En effet, l’Évangile de saint Jean dit ceci :
« Simon Pierre entra dans le sépulcre et vit les linceuls posés à terre et le suaire qui avait couvert la tête, séparé des linceuls et plié à part. »
Si le suaire couvrait seulement la tête, comment porterait-il l’image du corps ?
Mais les faussaires ne pensent pas à tout. Voici l’histoire de cette relique :
Le 20 juin 1353, Geoffroy 1er de Charny, chevalier, seigneur de Savoisy et de Lirey, fonde et dote la collégiale de Lirey (Aube) et offre à l’église des présents où, parmi des vases précieux et autres reliques, se trouve une image ou représentation du suaire de Notre-Seigneur Jésus-Christ, dont l’ostension attire bientôt de tous côtés les pèlerins et les aumônes.

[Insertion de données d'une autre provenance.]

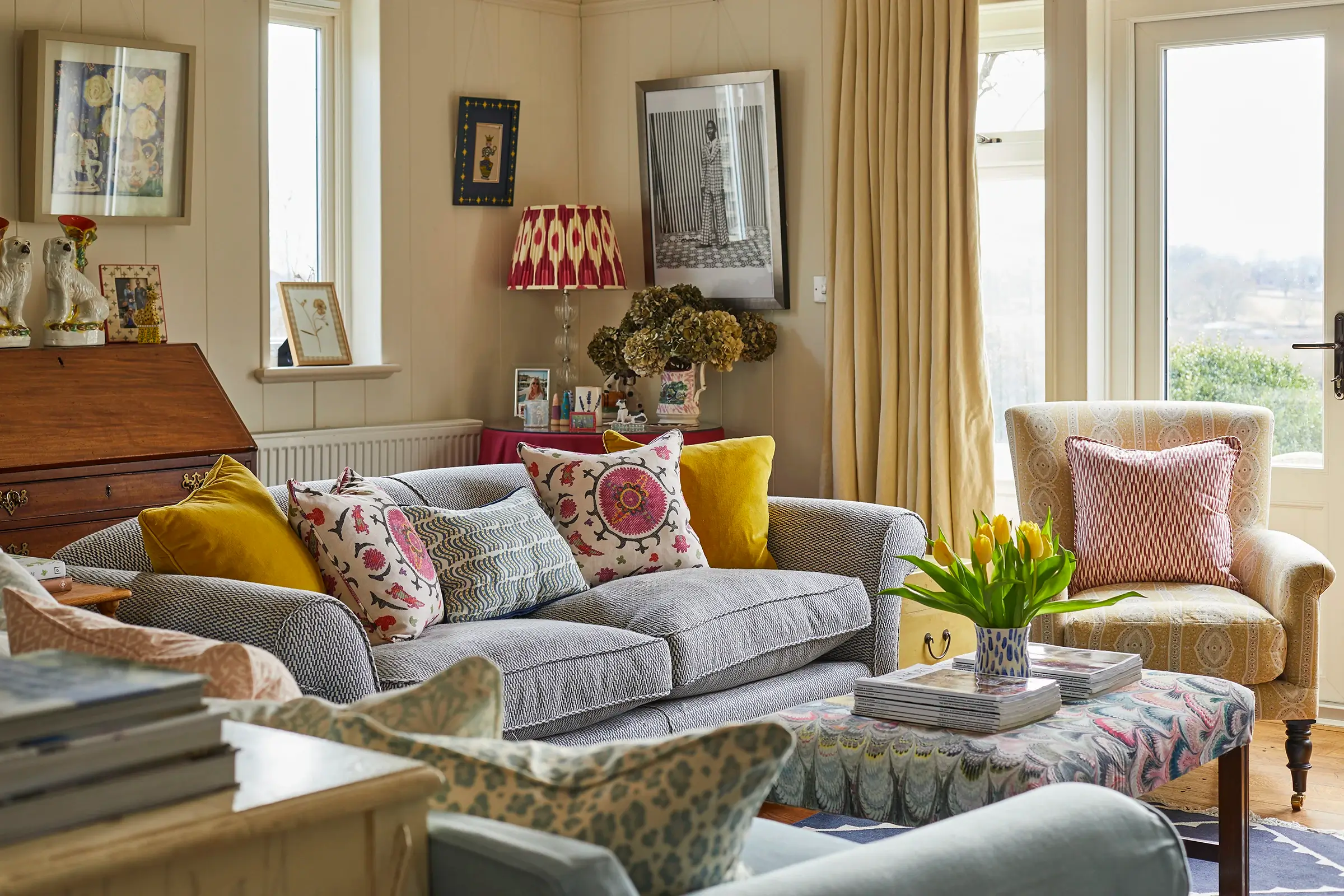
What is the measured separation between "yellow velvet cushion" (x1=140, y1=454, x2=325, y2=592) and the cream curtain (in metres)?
2.43

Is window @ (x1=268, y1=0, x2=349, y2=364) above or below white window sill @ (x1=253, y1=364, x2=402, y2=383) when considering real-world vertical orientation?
above

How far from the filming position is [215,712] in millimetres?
984

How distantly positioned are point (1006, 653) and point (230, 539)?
4.73ft

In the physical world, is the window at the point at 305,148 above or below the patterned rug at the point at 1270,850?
above

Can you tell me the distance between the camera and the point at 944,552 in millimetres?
2633

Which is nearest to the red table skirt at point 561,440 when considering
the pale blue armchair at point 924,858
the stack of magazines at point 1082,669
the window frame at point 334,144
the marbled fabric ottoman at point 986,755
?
the window frame at point 334,144

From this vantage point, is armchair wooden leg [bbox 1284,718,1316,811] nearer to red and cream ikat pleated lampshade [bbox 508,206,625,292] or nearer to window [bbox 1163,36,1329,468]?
window [bbox 1163,36,1329,468]

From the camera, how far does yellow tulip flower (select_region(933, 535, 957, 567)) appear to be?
2.52m

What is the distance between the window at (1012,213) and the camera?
484 cm

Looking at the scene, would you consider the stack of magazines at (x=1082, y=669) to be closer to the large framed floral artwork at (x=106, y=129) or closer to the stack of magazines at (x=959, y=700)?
the stack of magazines at (x=959, y=700)

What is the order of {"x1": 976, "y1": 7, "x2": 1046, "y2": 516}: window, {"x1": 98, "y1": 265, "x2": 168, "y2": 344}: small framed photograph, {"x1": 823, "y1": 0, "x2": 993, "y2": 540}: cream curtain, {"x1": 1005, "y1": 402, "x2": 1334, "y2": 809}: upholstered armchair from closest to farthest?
{"x1": 1005, "y1": 402, "x2": 1334, "y2": 809}: upholstered armchair
{"x1": 98, "y1": 265, "x2": 168, "y2": 344}: small framed photograph
{"x1": 823, "y1": 0, "x2": 993, "y2": 540}: cream curtain
{"x1": 976, "y1": 7, "x2": 1046, "y2": 516}: window

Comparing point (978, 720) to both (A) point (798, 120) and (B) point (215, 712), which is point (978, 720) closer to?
(B) point (215, 712)

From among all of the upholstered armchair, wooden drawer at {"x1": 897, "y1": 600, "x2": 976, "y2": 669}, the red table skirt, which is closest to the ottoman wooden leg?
the upholstered armchair

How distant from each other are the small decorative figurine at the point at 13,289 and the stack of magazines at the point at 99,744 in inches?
125
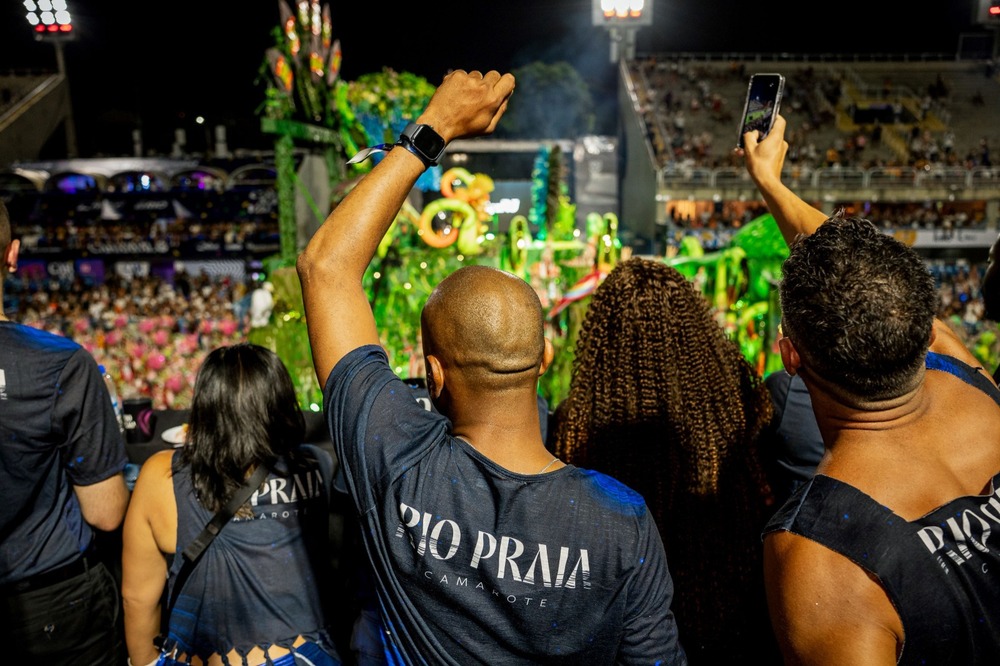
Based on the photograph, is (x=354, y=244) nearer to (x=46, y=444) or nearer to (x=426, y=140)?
(x=426, y=140)

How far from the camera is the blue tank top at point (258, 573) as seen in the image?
5.85 feet

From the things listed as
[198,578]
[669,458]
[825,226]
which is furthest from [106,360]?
[825,226]

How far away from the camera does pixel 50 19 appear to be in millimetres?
16500

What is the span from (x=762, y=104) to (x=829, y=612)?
1.45 metres

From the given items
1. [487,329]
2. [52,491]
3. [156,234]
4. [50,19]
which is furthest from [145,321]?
[50,19]

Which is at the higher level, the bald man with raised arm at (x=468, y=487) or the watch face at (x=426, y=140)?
the watch face at (x=426, y=140)

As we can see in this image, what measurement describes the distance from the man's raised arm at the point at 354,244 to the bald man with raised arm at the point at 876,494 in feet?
2.26

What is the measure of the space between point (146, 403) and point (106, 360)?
311 cm

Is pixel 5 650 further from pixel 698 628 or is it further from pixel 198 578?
pixel 698 628

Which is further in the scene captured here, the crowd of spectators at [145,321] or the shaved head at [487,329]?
the crowd of spectators at [145,321]

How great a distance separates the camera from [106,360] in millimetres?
5887

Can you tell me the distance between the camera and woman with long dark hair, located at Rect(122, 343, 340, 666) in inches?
70.3

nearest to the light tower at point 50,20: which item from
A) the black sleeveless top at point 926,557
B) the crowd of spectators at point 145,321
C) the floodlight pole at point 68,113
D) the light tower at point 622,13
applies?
the crowd of spectators at point 145,321

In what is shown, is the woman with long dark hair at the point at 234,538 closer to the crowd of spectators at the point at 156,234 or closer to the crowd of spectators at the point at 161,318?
the crowd of spectators at the point at 161,318
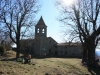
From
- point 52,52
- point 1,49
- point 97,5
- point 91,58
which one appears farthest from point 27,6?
point 52,52

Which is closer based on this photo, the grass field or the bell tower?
the grass field

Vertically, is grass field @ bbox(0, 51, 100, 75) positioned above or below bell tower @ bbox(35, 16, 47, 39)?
below

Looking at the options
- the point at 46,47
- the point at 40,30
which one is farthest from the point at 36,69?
the point at 46,47

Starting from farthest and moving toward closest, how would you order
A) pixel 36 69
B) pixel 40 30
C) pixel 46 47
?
pixel 46 47 → pixel 40 30 → pixel 36 69

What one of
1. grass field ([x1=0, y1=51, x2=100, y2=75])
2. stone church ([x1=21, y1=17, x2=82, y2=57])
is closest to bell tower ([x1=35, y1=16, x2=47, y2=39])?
stone church ([x1=21, y1=17, x2=82, y2=57])

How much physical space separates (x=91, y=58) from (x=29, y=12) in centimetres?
1384

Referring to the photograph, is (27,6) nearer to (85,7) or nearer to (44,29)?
(85,7)

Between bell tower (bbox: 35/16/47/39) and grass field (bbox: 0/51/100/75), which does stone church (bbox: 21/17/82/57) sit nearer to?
bell tower (bbox: 35/16/47/39)

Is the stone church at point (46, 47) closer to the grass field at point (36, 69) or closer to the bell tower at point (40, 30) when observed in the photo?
the bell tower at point (40, 30)

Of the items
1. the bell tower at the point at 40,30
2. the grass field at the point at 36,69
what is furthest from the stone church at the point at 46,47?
the grass field at the point at 36,69

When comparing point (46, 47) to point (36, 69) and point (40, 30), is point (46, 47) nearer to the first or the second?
point (40, 30)

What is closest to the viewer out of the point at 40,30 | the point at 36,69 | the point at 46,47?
the point at 36,69

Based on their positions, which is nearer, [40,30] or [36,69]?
[36,69]

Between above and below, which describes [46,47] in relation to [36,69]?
below
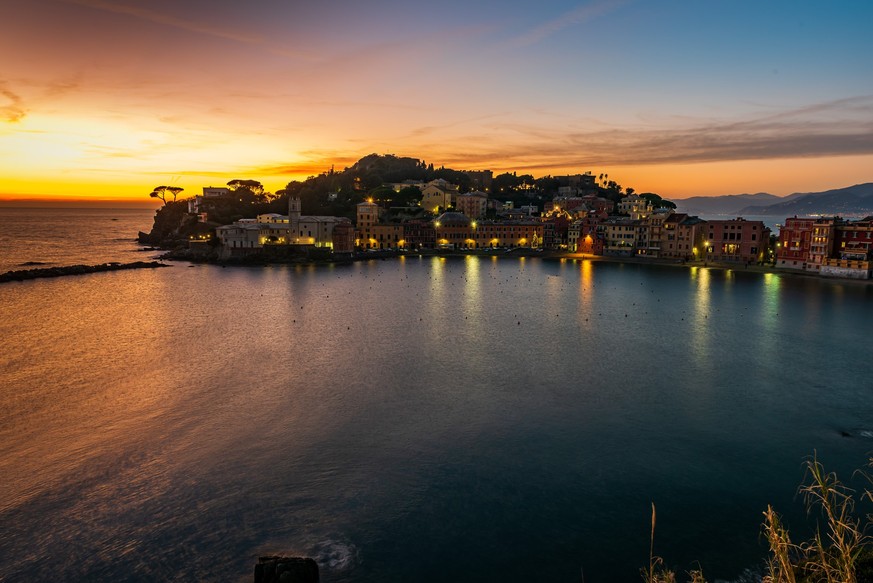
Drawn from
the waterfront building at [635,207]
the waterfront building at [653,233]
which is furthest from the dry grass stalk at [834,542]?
the waterfront building at [635,207]

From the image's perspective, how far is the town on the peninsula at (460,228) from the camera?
66188mm

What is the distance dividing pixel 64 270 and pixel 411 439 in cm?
5688

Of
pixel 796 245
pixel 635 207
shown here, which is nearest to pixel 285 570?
pixel 796 245

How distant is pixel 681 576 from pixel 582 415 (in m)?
8.47

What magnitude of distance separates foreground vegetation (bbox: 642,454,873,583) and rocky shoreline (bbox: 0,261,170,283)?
2481 inches

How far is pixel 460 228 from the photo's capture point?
301 ft

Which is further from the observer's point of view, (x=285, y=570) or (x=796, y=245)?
(x=796, y=245)

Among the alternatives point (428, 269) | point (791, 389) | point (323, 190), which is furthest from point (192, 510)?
point (323, 190)

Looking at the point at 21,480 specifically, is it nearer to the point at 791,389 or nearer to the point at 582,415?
the point at 582,415

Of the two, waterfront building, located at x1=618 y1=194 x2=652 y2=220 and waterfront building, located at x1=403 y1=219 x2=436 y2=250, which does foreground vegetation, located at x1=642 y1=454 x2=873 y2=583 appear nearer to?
waterfront building, located at x1=403 y1=219 x2=436 y2=250

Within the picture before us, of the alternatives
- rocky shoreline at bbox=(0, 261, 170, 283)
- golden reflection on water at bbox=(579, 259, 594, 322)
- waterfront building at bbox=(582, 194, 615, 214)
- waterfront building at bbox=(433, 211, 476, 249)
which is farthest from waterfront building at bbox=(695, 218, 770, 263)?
rocky shoreline at bbox=(0, 261, 170, 283)

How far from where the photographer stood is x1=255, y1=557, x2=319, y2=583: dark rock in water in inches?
418

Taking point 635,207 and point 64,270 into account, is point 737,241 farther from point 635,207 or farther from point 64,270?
point 64,270

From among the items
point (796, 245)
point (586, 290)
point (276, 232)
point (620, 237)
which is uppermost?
point (276, 232)
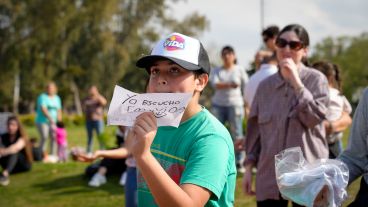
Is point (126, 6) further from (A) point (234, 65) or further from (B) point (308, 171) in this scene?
Result: (B) point (308, 171)

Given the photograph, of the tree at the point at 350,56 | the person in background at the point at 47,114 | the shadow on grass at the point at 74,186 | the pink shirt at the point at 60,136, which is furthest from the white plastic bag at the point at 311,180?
the tree at the point at 350,56

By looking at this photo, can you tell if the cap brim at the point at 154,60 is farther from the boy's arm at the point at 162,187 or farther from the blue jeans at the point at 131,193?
the blue jeans at the point at 131,193

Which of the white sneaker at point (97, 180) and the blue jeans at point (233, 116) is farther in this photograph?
the blue jeans at point (233, 116)

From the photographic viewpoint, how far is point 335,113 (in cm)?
490

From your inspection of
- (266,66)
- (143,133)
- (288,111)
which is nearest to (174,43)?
(143,133)

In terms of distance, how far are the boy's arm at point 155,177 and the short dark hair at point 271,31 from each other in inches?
152

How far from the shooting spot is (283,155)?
2.47 meters

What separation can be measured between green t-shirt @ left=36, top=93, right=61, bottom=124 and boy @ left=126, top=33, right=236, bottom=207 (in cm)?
1039

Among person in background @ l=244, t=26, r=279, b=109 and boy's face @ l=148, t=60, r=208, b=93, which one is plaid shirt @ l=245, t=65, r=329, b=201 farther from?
person in background @ l=244, t=26, r=279, b=109

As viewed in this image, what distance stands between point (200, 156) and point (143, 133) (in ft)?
0.86

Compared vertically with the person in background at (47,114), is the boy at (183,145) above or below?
Answer: above

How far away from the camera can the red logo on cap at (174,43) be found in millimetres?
2188

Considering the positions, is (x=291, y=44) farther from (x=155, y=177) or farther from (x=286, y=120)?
(x=155, y=177)

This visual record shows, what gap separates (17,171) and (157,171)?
7.79 meters
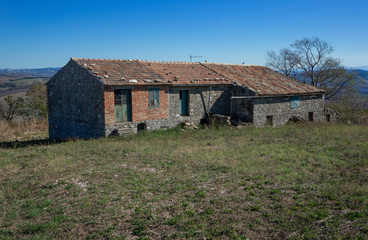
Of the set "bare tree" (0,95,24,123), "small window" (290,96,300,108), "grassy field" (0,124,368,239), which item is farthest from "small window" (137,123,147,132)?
"bare tree" (0,95,24,123)

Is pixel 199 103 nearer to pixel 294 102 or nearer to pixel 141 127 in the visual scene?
pixel 141 127

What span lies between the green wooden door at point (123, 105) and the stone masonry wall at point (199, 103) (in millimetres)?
2738

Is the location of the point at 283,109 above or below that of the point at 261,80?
below

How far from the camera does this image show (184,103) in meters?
18.4

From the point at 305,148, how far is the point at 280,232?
7145 mm

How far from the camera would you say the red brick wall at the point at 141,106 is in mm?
14898

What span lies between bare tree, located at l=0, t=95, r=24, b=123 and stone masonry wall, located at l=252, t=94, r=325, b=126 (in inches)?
775

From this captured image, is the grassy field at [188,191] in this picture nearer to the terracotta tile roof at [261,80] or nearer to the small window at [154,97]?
A: the small window at [154,97]

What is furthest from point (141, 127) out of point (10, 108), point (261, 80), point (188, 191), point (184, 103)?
point (10, 108)

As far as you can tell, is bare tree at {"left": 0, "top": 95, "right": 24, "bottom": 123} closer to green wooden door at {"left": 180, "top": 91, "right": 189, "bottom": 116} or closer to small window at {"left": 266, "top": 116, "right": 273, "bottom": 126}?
green wooden door at {"left": 180, "top": 91, "right": 189, "bottom": 116}

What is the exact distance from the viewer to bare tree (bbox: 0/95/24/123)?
1000 inches

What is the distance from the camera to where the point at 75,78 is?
54.2 ft

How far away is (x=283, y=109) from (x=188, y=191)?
14.5m

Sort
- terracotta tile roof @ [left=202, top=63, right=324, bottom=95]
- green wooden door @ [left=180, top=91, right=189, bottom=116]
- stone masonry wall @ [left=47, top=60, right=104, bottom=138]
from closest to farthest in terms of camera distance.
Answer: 1. stone masonry wall @ [left=47, top=60, right=104, bottom=138]
2. green wooden door @ [left=180, top=91, right=189, bottom=116]
3. terracotta tile roof @ [left=202, top=63, right=324, bottom=95]
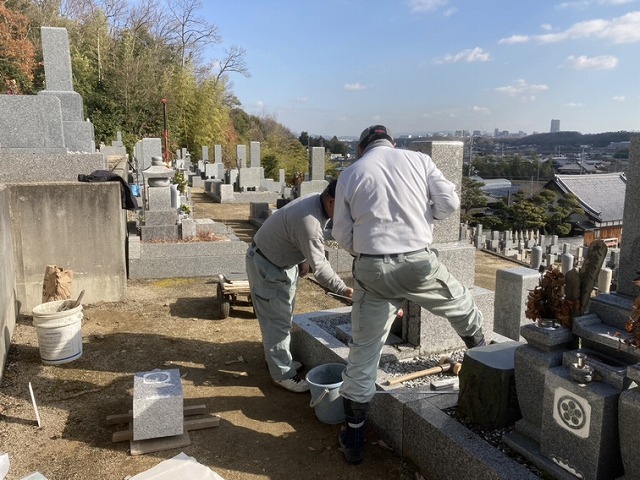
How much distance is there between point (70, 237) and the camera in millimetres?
6492

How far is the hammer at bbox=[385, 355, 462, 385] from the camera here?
3818 millimetres

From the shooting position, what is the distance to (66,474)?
3.26 meters

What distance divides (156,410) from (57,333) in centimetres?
183

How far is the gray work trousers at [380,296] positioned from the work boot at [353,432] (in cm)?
6

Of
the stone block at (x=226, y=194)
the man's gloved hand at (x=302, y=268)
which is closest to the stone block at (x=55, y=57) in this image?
the man's gloved hand at (x=302, y=268)

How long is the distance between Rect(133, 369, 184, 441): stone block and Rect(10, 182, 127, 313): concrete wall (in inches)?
137

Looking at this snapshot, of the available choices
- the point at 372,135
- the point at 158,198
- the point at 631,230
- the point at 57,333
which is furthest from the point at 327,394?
the point at 158,198

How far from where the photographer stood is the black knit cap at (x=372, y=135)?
3496 millimetres

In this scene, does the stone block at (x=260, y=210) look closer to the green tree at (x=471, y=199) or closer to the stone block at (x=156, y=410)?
the stone block at (x=156, y=410)

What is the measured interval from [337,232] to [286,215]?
886 millimetres

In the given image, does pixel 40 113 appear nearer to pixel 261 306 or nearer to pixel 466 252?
pixel 261 306

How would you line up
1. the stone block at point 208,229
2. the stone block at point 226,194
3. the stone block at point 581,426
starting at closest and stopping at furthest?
the stone block at point 581,426, the stone block at point 208,229, the stone block at point 226,194

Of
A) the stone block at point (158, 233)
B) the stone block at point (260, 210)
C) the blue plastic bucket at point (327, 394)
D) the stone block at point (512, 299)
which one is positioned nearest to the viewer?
the blue plastic bucket at point (327, 394)

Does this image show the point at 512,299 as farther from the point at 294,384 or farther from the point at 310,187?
the point at 310,187
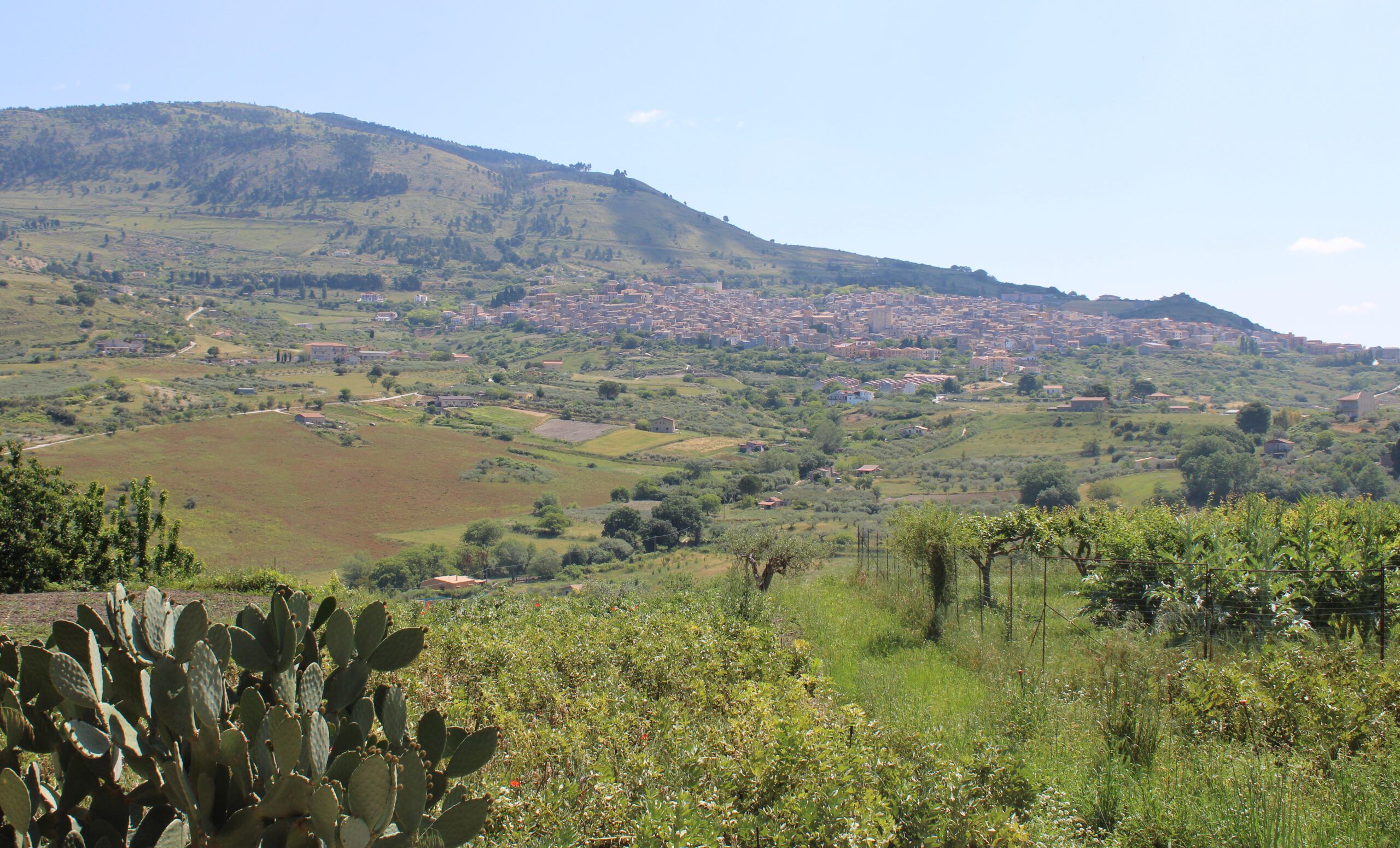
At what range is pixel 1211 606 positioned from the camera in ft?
22.5

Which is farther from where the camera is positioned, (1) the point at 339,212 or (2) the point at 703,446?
(1) the point at 339,212

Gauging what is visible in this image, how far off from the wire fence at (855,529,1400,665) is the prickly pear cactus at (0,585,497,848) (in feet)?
19.6

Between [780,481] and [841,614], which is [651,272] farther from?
[841,614]

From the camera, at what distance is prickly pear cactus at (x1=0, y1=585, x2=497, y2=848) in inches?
67.1

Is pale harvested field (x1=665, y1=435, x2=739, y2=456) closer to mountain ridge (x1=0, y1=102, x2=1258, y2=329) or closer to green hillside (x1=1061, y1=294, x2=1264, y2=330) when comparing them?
mountain ridge (x1=0, y1=102, x2=1258, y2=329)

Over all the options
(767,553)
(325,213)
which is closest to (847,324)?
(325,213)

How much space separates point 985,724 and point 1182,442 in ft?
157

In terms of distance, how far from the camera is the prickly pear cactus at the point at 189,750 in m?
1.70

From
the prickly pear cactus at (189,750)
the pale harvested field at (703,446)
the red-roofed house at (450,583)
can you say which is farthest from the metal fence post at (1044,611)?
the pale harvested field at (703,446)

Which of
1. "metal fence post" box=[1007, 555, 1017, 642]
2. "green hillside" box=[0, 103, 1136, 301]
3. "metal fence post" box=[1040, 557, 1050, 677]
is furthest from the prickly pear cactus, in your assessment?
"green hillside" box=[0, 103, 1136, 301]

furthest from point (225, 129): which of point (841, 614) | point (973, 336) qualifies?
point (841, 614)

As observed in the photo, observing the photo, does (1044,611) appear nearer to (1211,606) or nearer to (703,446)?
(1211,606)

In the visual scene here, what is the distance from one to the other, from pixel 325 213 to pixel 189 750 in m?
149

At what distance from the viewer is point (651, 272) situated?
146 meters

Quelque temps après, nous voyons l’évêque de Troyes s’émouvoir de l’état de choses, qui commence à donner lieu à la légende. Et ici nous assistons à une lutte fort curieuse des chanoines de Lirey, en guerre contre leurs évêques, qui successivement interdisent l’exhibition pompeuse destinée à tromper la population sur la nature de l’image. Les théologiens réunis en conseil reconnaissent une peinture habile et font en outre cette observation : si le Sauveur avait réellement imprimé sa face et son corps sur le linge qui l’enveloppait, comment les évangélistes auraient-ils omis de mentionner un tel événement ?
Cependant, le chapitre de Lirey ne se tient pas pour battu ; un messager envoyé à la cour d’Avignon rapporte l’autorisation donnée par Clément VII d’exposer publiquement le Saint Suaire malgré la défense de l’évêque.
Pierre d’Arcis écrit alors au roi de France. Et bientôt le bailli de Troyes, au nom du Parlement de Paris, commande au doyen et à ses chanoines de livrer le drap. Ils refusent et font appel au pape. L’évêque en fait autant dans un mémoire très curieux où il établit la vérité. Tout ceci se passe en l’an 1389.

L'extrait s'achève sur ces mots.